My father and my uncles would always get around to telling ghost stories, to the great delight of the children. My favorite story was of my father being attacked by a white ghost.

My father, Martin Madden, lived in Creagh, Ballyhean, and was courting my mother, Sabina Prendergast, from Clogher, Ballyglass, for three years before their marriage. They had just returned from a night of dancing at one of the local homes. After my father brought my mother to her gatekeeper’s house on the Clogher House property, he decided to take a shortcut home through the fields on that moonless night.

He approached the stone wall by the roadside and had put one leg over the wall when suddenly he was lifted into the air above the wall. For a few seconds he was carried by a white object. Then he was thrown in the air and landed on the ground. He turned around to see where the white ghost had gone. To his great surprise, there was a white donkey running off into the fields.

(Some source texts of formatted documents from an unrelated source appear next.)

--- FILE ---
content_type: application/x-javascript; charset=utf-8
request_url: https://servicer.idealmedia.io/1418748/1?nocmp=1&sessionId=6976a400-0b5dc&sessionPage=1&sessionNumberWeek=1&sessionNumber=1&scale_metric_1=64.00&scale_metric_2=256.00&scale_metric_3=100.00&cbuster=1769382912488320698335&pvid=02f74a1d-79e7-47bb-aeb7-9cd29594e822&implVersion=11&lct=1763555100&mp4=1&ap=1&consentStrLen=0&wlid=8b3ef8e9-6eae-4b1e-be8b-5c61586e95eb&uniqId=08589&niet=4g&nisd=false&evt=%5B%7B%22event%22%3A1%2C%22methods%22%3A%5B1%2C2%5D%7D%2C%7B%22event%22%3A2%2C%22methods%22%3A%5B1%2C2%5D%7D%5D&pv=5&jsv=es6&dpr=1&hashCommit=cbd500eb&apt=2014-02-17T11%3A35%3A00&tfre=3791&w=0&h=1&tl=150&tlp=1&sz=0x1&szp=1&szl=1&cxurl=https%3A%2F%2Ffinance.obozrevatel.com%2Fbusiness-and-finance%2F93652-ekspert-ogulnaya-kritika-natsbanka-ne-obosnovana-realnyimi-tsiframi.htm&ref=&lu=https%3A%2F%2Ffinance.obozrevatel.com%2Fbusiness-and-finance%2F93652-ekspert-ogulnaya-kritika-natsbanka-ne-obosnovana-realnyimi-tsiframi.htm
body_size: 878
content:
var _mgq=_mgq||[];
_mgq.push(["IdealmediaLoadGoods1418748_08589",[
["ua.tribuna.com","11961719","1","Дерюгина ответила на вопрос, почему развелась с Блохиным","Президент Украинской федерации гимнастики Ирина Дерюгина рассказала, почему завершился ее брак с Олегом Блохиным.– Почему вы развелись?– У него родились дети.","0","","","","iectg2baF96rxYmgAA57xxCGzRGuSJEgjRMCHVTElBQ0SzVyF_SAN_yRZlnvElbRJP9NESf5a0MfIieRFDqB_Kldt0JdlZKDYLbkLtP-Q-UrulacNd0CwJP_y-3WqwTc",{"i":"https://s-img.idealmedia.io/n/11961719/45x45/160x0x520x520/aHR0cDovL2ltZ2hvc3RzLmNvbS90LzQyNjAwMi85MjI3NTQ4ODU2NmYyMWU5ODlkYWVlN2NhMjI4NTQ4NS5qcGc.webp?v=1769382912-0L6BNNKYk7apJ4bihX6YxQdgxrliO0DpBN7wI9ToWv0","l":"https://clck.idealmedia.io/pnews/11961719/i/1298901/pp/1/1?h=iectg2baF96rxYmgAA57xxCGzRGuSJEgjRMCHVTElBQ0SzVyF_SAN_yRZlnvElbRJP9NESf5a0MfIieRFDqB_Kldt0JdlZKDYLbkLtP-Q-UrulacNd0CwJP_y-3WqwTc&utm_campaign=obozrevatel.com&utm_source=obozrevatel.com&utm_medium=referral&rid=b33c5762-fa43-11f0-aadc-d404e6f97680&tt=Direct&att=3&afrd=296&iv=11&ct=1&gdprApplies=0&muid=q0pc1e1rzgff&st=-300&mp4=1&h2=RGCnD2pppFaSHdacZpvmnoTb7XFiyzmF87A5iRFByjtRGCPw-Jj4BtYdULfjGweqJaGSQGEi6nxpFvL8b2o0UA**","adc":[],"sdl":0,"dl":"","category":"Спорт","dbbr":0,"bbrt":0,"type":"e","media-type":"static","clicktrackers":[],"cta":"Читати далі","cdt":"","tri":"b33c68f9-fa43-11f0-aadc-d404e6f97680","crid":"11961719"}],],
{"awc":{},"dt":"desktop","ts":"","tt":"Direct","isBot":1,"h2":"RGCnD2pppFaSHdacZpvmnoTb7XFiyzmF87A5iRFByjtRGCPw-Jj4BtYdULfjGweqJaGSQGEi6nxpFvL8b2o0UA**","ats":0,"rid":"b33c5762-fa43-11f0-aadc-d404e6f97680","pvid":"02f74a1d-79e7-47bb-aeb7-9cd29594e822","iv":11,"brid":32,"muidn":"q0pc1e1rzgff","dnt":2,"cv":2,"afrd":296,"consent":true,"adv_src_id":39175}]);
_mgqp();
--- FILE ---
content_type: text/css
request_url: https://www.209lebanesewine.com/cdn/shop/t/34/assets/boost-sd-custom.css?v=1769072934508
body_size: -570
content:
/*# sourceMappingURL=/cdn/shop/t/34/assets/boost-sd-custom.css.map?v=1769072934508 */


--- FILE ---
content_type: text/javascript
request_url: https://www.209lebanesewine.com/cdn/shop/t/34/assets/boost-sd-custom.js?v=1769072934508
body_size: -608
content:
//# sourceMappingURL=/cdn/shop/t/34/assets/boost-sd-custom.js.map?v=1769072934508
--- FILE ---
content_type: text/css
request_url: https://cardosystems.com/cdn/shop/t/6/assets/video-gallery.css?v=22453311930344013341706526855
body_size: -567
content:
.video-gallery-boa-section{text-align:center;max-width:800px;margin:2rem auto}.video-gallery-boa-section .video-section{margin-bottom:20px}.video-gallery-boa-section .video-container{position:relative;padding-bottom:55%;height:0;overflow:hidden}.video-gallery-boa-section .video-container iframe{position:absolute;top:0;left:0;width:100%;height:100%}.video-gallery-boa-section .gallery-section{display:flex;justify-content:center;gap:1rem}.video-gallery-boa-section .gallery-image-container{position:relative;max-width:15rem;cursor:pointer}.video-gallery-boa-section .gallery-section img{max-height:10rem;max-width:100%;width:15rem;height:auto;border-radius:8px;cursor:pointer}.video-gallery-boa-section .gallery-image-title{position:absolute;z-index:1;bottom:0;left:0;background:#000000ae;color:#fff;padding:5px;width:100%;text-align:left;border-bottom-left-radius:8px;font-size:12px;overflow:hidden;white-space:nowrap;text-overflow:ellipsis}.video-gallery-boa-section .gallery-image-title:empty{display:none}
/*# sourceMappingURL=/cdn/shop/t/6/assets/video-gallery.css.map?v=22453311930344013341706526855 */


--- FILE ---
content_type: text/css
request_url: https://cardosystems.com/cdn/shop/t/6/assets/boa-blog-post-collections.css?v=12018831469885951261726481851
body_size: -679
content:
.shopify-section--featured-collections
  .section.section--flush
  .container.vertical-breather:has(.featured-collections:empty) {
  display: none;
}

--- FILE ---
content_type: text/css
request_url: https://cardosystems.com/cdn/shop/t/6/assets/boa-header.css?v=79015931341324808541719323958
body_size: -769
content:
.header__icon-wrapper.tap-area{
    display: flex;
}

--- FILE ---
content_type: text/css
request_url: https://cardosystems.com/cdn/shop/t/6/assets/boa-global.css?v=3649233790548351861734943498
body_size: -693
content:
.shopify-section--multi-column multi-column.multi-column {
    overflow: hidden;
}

He realized what had happened: As my father started to climb the stone wall, the white donkey was sleeping on the other side. When my father’s boot had hit the donkey, it woke up and got to its feet, only to find someone sitting on his back. After a few steps the donkey had thrown my father off his back.

If my father hadn’t turned around to see the donkey, he probably would have sworn till his dying day that he was attacked by a white ghost on a moonless night in the fields of Clogher, County Mayo, Ireland.